The latest retail property deals

Orion Real Estate Group sold a 134,851-square-foot portfolio of single-tenant, net leased retail assets — six CVS Pharmacy stores, one Walgreens and three Tractor Supply Co. stores — to L2 Partners, a private equity group represented by SRS National Net Lease Group. It was a $33 million, off-market, cash deal. The portfolio spans Alabama, Florida, Georgia, Indiana, Michigan, Ohio, Tennessee and Texas.

Benderson Development paid $16.4 million for a 128,715-square-foot, single-tenant retail building in Bloomfield, New Jersey, triple-net leased to The Home Depot on a long-term basis. JLL represented the seller, Acadia Realty Trust.

Slate Asset Management purchased the 78,520-square-foot, Harris Teeter-anchored Tanglewood Commons in Clemmons, North Carolina, for $15 million from Phillips Edison & Co. Tenants include Great Clips, Novant Health, Papa John’s, Petsense and Subway.

NewStreet Properties sold the 100,000-square-foot 72nd Crossing shopping center in Omaha, Nebraska, to LVP Center for $12.75 million. Tenants include Big Lots, Dunkin’, Michaels and PetSmart.

Shrisha LLC sold the 15,938-square-foot Shops at Tuscano in Phoenix to TDN Properties for $5.2 million. Sprint/T-Mobile, Little Caesars and TitleMax are tenants. Newmark represented the seller.

Plainfield, Indiana’s 26,000-square-foot Stafford Crossing traded for $4.9 million. The anchor tenant, Chicago’s Pizza, recently executed a long-term lease extension. Stan Johnson Co. represented the seller, a local developer. The buyer was an Indiana-based 1031 exchange investor purchasing several properties in the area.

The 40,390-square-foot Humboldt Square Shopping Center in Brooklyn Center, Minnesota, sold for $3.75 million. Dollar Tree and New Horizon Academy anchor the center.
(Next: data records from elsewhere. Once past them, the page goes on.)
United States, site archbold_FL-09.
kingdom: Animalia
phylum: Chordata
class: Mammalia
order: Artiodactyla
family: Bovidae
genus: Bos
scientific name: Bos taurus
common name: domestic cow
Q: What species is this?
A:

KW Commercial represented the seller, Kensington Property Management, and secured the buyer, Thomas Kite.

Thompson Thrift sold the 9,800-square-foot Shops at Mattoon Marketplace, pictured at top, in Mattoon, Illinois, for $3.7 million. Tenants include AT&T, Great Clips, Jersey Mike’s, OSF Healthcare and Starbucks. Mid-America Real Estate Corp. represented the seller, and Faris Lee Investments represented the buyer.

Benderson Development purchased the 34,087-square-foot, Publix-anchored North Delray Commons, in Delray Beach, Florida. Marcus & Millichap Institutional Property Advisors represented the seller, an institutional investor. Tenants include AT&T, Jersey Mike’s, Lina Nails and The UPS Store.